■ PROBLEM TO WORK ON
Retype, exactly and with nothing added, the lines from the one showing "With (x=372, y=107)" through the final line of the material. Omit pictures.

____

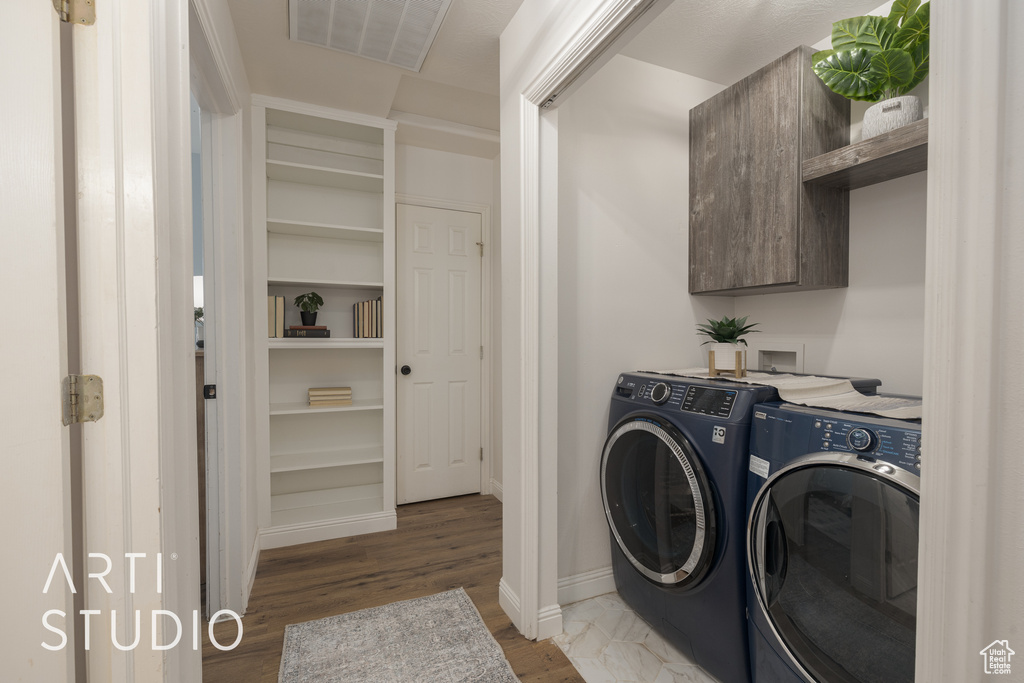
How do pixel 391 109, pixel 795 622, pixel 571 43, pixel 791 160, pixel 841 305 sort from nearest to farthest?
pixel 795 622 < pixel 571 43 < pixel 791 160 < pixel 841 305 < pixel 391 109

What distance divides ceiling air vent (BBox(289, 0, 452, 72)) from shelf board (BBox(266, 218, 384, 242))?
35.4 inches

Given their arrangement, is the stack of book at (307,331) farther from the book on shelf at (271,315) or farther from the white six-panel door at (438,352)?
the white six-panel door at (438,352)

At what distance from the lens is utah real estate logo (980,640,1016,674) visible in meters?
0.47

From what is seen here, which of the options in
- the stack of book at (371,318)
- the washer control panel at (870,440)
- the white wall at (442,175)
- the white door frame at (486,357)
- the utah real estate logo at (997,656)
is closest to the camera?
the utah real estate logo at (997,656)

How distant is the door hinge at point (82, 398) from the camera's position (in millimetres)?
856

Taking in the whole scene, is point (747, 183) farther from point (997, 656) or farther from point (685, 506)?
point (997, 656)

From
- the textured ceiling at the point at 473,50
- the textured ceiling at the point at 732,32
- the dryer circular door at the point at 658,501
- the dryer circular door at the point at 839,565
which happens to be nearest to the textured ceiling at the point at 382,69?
the textured ceiling at the point at 473,50

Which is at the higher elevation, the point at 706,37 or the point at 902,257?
the point at 706,37

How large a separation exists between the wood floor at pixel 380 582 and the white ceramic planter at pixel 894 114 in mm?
2188

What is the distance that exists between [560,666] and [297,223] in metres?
2.49

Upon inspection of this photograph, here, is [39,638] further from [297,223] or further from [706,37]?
[706,37]

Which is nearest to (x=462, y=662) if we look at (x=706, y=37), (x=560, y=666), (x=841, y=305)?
(x=560, y=666)

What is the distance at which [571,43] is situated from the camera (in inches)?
57.2

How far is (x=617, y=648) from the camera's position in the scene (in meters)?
1.71
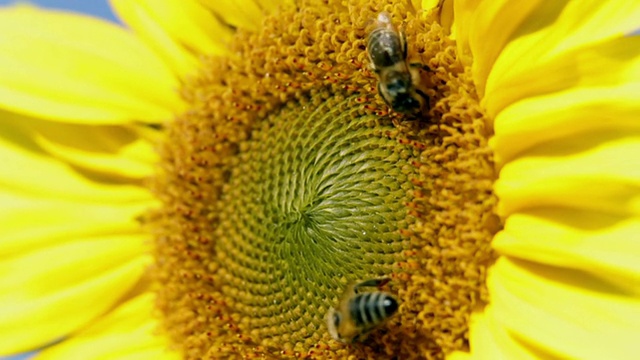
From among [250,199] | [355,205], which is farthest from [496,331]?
[250,199]

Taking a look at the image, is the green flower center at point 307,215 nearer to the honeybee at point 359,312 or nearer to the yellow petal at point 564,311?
the honeybee at point 359,312

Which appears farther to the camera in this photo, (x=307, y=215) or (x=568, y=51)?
(x=307, y=215)

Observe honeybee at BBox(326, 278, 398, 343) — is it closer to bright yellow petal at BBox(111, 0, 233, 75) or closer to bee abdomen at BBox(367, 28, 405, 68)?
bee abdomen at BBox(367, 28, 405, 68)

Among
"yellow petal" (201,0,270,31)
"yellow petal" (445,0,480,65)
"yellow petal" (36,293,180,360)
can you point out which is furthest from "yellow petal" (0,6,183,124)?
"yellow petal" (445,0,480,65)

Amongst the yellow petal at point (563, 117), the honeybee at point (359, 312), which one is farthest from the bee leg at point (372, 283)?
the yellow petal at point (563, 117)

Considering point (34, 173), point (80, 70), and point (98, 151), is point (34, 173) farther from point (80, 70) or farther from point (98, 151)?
point (80, 70)

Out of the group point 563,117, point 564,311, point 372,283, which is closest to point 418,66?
point 563,117
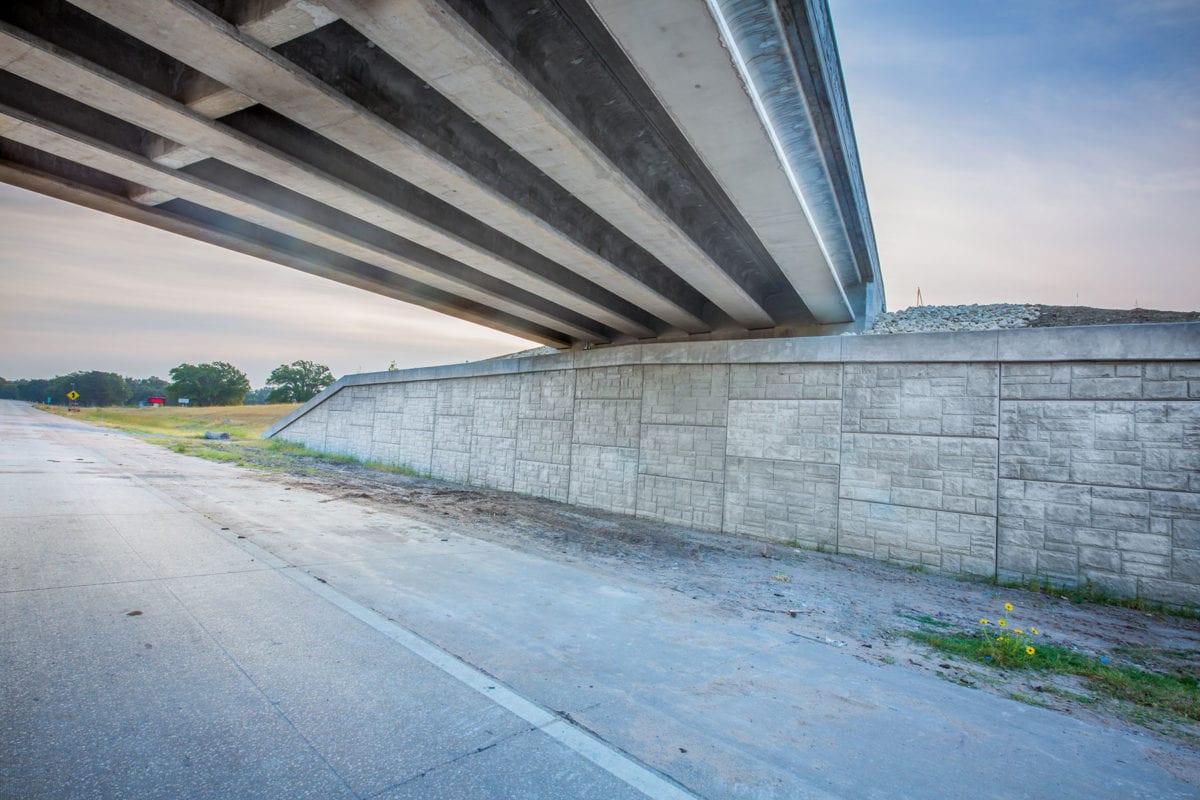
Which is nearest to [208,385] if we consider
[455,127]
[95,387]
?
[95,387]

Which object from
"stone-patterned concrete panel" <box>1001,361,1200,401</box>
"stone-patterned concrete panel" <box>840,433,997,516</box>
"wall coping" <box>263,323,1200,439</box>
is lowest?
"stone-patterned concrete panel" <box>840,433,997,516</box>

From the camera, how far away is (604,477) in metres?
13.6

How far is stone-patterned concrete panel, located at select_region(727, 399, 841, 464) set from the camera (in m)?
9.98

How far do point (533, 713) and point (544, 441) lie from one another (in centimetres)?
1180

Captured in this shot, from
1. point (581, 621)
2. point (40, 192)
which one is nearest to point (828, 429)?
point (581, 621)

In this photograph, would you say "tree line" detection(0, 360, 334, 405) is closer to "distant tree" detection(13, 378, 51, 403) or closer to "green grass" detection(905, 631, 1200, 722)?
"distant tree" detection(13, 378, 51, 403)

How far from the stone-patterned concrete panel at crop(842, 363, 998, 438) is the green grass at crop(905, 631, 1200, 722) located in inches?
157

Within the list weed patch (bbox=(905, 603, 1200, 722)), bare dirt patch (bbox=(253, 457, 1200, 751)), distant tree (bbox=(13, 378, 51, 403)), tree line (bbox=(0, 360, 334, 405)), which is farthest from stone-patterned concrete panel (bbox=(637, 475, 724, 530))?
distant tree (bbox=(13, 378, 51, 403))

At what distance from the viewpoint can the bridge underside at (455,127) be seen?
4.67 m

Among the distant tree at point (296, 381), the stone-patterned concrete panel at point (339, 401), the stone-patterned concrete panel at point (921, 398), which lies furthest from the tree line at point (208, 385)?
the stone-patterned concrete panel at point (921, 398)

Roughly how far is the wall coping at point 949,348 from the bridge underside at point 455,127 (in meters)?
1.34

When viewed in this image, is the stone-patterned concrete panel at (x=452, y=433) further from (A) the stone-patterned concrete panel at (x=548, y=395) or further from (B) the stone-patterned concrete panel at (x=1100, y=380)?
(B) the stone-patterned concrete panel at (x=1100, y=380)

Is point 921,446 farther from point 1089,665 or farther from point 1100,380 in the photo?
point 1089,665

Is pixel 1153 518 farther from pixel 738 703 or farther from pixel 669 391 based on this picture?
pixel 669 391
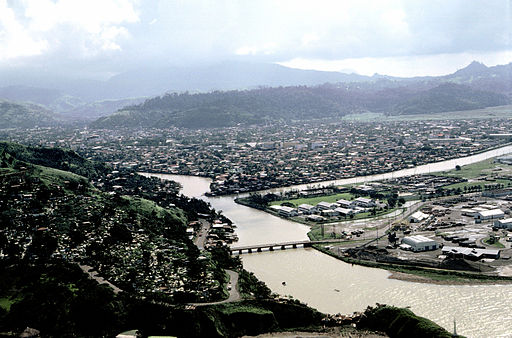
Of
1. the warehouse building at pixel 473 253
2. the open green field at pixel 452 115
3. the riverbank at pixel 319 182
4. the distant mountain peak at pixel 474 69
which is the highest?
the distant mountain peak at pixel 474 69

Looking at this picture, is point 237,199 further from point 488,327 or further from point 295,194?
point 488,327

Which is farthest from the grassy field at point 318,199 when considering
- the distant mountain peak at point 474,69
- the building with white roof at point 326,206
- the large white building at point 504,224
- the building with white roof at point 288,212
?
the distant mountain peak at point 474,69

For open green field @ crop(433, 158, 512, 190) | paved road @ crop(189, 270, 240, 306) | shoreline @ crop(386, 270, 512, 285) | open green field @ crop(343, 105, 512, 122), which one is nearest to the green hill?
open green field @ crop(343, 105, 512, 122)

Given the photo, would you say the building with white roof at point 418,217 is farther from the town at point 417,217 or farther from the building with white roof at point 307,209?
the building with white roof at point 307,209

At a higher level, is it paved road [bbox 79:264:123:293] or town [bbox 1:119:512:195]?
paved road [bbox 79:264:123:293]

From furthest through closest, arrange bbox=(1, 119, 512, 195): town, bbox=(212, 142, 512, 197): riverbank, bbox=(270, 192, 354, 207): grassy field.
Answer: bbox=(1, 119, 512, 195): town → bbox=(212, 142, 512, 197): riverbank → bbox=(270, 192, 354, 207): grassy field

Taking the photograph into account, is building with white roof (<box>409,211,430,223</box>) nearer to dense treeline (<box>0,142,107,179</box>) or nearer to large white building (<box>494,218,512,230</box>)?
large white building (<box>494,218,512,230</box>)
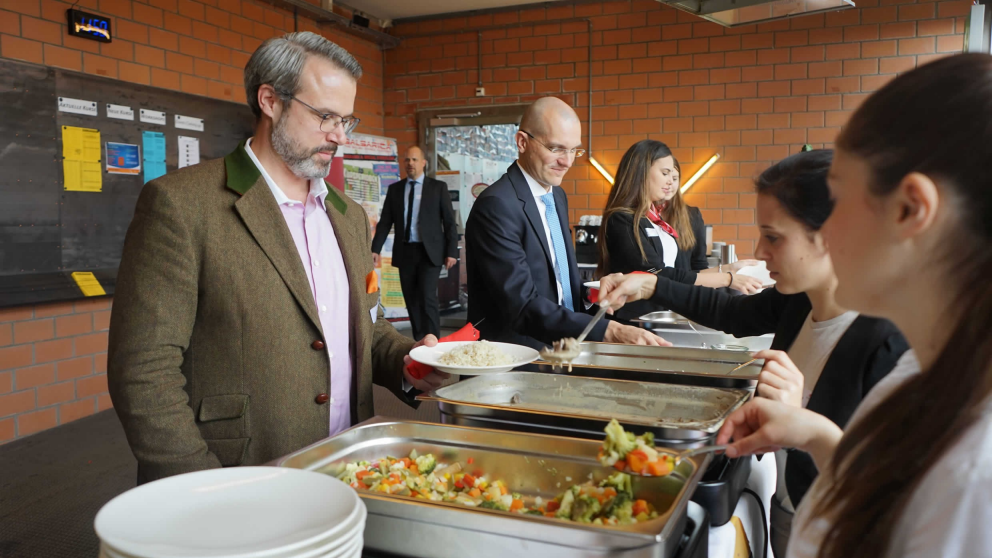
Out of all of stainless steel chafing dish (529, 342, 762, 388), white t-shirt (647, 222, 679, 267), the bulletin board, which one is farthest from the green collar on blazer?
the bulletin board

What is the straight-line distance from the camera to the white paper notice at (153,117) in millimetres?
4395

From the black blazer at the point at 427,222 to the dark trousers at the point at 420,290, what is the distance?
0.06 metres

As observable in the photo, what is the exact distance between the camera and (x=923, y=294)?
2.12 ft

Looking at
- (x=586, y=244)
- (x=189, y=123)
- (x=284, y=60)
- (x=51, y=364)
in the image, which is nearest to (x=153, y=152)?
(x=189, y=123)

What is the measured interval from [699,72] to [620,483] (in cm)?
572

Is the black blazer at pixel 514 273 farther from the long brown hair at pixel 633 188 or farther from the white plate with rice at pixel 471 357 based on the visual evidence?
the long brown hair at pixel 633 188

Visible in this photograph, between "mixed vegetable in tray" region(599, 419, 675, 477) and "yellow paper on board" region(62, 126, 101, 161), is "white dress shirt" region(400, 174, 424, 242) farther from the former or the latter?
"mixed vegetable in tray" region(599, 419, 675, 477)

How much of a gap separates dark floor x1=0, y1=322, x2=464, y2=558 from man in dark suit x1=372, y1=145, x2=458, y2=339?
181 centimetres

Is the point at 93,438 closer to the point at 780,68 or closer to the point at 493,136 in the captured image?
the point at 493,136

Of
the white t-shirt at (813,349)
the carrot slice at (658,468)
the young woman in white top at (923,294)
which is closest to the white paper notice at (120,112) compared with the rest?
the white t-shirt at (813,349)

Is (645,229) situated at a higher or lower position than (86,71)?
lower

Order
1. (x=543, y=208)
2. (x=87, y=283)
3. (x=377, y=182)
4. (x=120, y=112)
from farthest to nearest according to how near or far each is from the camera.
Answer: (x=377, y=182) → (x=120, y=112) → (x=87, y=283) → (x=543, y=208)

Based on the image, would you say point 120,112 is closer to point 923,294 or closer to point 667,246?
point 667,246

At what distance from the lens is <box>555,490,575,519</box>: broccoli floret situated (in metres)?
1.06
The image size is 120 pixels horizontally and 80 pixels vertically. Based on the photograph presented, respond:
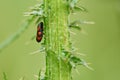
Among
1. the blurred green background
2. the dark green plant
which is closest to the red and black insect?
the dark green plant

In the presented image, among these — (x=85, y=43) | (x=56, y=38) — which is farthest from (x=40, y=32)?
(x=85, y=43)

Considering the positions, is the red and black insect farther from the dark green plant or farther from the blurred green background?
the blurred green background

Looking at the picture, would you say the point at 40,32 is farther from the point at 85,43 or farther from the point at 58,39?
the point at 85,43

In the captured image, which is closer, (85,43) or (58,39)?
(58,39)

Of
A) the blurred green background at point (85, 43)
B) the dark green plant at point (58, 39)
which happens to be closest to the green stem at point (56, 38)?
the dark green plant at point (58, 39)

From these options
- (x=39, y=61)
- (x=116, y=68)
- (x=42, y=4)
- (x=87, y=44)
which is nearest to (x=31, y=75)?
(x=39, y=61)

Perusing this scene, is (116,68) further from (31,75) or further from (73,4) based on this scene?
(73,4)
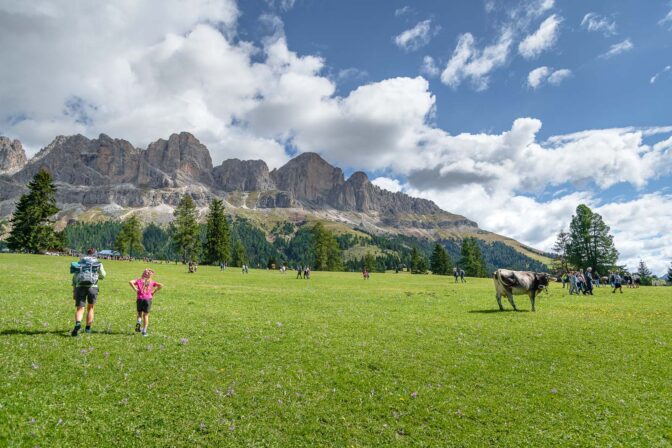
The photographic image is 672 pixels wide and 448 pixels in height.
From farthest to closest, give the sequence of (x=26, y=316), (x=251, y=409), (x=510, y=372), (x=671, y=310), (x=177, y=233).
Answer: (x=177, y=233) < (x=671, y=310) < (x=26, y=316) < (x=510, y=372) < (x=251, y=409)

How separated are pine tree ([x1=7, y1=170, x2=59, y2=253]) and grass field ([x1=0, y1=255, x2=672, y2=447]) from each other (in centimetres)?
8412

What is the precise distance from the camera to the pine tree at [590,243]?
97.0 m

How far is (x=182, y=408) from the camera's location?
1111 cm

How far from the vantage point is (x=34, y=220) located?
88438mm

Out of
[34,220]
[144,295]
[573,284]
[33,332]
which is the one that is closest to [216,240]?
[34,220]

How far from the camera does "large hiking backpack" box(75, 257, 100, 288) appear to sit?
54.4ft

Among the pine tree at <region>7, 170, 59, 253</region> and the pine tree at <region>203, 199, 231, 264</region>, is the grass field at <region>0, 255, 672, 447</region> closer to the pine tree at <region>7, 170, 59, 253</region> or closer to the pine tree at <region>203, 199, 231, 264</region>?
the pine tree at <region>7, 170, 59, 253</region>

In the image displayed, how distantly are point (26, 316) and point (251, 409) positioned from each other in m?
15.5

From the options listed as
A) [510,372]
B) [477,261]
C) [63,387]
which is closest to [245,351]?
[63,387]

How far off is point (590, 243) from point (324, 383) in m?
111

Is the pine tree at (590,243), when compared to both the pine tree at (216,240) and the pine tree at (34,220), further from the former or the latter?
the pine tree at (34,220)

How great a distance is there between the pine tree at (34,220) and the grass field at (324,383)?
8412cm

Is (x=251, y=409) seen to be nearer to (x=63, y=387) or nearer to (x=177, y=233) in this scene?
(x=63, y=387)

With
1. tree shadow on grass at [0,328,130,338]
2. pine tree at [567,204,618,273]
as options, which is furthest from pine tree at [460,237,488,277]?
tree shadow on grass at [0,328,130,338]
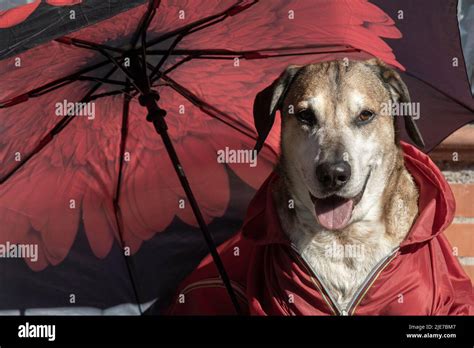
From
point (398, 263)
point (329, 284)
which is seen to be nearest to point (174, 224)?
point (329, 284)

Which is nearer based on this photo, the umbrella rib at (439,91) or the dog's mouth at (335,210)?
the dog's mouth at (335,210)

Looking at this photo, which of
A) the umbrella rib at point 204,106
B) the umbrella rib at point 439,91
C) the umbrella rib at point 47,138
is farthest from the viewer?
the umbrella rib at point 204,106

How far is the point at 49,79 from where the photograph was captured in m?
3.31

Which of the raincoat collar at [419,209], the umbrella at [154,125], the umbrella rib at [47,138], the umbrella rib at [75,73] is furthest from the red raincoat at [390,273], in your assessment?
the umbrella rib at [47,138]

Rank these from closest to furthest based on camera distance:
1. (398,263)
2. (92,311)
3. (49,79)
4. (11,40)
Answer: (11,40) → (398,263) → (49,79) → (92,311)

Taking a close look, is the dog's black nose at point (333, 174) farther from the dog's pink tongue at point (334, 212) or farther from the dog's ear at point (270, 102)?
the dog's ear at point (270, 102)

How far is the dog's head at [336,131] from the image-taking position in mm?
3008

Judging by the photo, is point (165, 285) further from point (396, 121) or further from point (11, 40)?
point (11, 40)

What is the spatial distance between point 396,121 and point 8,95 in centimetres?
155

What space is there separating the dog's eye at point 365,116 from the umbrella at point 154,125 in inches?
13.6

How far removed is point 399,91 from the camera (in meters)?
3.24

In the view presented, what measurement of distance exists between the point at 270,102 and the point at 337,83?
0.96ft

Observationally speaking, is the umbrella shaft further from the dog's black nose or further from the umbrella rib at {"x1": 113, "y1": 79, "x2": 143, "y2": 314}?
the dog's black nose

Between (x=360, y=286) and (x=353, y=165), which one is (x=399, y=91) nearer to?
(x=353, y=165)
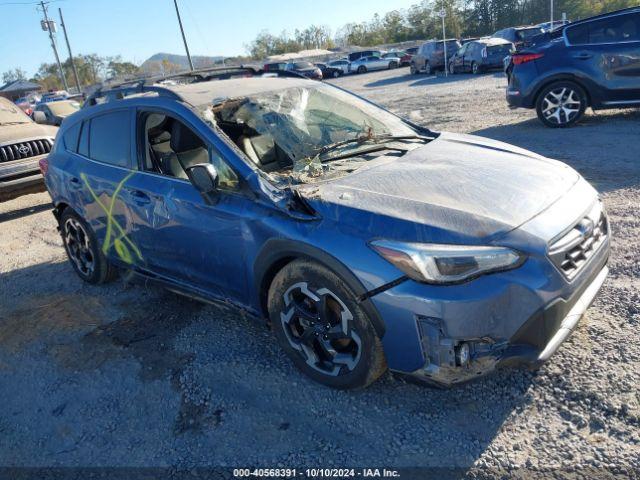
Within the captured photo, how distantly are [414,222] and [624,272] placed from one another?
2.21 m

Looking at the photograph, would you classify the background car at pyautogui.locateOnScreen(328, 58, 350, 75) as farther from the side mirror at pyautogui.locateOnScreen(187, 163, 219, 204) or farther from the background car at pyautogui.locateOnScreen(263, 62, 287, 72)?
the side mirror at pyautogui.locateOnScreen(187, 163, 219, 204)

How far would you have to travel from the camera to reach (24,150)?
8117 millimetres

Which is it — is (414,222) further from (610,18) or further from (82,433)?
(610,18)

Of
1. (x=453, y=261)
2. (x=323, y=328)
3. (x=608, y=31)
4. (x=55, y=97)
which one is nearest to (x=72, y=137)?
(x=323, y=328)

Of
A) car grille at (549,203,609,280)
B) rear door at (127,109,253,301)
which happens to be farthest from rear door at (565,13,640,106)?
rear door at (127,109,253,301)

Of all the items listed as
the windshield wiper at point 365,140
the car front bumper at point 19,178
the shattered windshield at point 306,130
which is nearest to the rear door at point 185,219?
the shattered windshield at point 306,130

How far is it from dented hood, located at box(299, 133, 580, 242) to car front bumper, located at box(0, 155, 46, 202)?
21.0ft

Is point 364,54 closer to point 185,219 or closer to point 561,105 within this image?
point 561,105

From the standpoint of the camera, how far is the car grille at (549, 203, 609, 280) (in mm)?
2590

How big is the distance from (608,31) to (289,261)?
26.8ft

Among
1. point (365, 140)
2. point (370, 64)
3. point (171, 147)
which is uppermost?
point (171, 147)

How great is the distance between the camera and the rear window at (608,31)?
8.50 m

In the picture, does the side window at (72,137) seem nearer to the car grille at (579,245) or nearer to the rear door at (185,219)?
the rear door at (185,219)

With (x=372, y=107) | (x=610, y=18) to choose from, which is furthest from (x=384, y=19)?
(x=372, y=107)
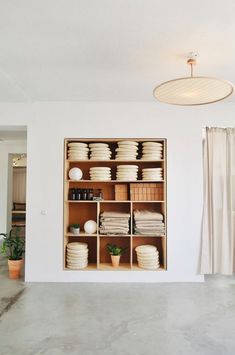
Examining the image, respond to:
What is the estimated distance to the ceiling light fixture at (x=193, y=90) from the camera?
2.16m

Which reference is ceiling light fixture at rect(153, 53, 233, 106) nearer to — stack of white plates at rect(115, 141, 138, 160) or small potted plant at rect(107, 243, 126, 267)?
stack of white plates at rect(115, 141, 138, 160)

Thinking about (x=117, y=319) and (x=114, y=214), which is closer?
(x=117, y=319)

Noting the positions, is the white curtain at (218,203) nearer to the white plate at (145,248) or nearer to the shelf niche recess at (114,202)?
the shelf niche recess at (114,202)

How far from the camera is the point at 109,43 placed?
2.40m

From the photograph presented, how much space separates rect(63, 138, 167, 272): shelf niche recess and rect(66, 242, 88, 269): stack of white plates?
0.32ft

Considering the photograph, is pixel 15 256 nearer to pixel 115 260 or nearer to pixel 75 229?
pixel 75 229

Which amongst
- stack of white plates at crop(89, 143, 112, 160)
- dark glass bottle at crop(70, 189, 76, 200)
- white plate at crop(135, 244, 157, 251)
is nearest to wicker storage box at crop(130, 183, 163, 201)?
stack of white plates at crop(89, 143, 112, 160)

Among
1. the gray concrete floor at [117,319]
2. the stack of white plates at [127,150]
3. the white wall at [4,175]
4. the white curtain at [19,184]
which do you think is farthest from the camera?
the white curtain at [19,184]

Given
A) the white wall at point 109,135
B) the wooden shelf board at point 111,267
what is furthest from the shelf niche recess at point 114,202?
the white wall at point 109,135

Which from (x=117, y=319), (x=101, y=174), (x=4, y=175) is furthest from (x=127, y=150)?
(x=4, y=175)

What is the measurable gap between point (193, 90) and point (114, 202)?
2239 mm

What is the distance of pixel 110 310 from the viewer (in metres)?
2.97

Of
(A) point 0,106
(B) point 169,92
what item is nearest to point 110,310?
(B) point 169,92

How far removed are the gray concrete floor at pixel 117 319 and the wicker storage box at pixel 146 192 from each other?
125 centimetres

____

■ ANSWER TO THIS EXERCISE
With (x=372, y=107) | (x=610, y=18) to choose from, which is furthest from (x=384, y=19)?
(x=372, y=107)
Examining the image, respond to:
What is the estimated distance to the ceiling light fixture at (x=193, y=90) from the camera?
2.16m

Which reference is ceiling light fixture at rect(153, 53, 233, 106) nearer to — stack of white plates at rect(115, 141, 138, 160) or small potted plant at rect(107, 243, 126, 267)?
stack of white plates at rect(115, 141, 138, 160)

Thinking about (x=117, y=319) and (x=114, y=214), which is closer?
(x=117, y=319)

Noting the positions, is the white curtain at (218,203) nearer to the white plate at (145,248) or nearer to the shelf niche recess at (114,202)?
the shelf niche recess at (114,202)

How far from the camera is the point at 109,43 placed?
2.40m

From the photograph presented, how much space separates rect(63, 138, 167, 272): shelf niche recess and rect(66, 242, 88, 269): stack of white plates?
0.32ft

Considering the photograph, is pixel 15 256 nearer to pixel 115 260 or nearer to pixel 75 229?
pixel 75 229

Which amongst
- stack of white plates at crop(89, 143, 112, 160)
- dark glass bottle at crop(70, 189, 76, 200)
- white plate at crop(135, 244, 157, 251)
is nearest to wicker storage box at crop(130, 183, 163, 201)?
stack of white plates at crop(89, 143, 112, 160)

Among
1. the gray concrete floor at [117,319]
2. the stack of white plates at [127,150]
3. the white wall at [4,175]
4. the white curtain at [19,184]
which do you think is farthest from the camera?
the white curtain at [19,184]

Given
A) the white wall at point 109,135
B) the wooden shelf board at point 111,267
what is furthest from the shelf niche recess at point 114,202?
the white wall at point 109,135

Which from (x=117, y=319), (x=101, y=174), (x=4, y=175) is furthest from (x=127, y=150)?
(x=4, y=175)

What is the measurable gap between point (193, 90) and point (114, 202)?
2239 mm

What is the distance of pixel 110 310 from the viewer (in metres)?
2.97

Of
(A) point 0,106
(B) point 169,92
what item is nearest to point 110,310?
(B) point 169,92

How far removed are the gray concrete floor at pixel 117 319 and the wicker storage box at pixel 146 192 from each other?
125 centimetres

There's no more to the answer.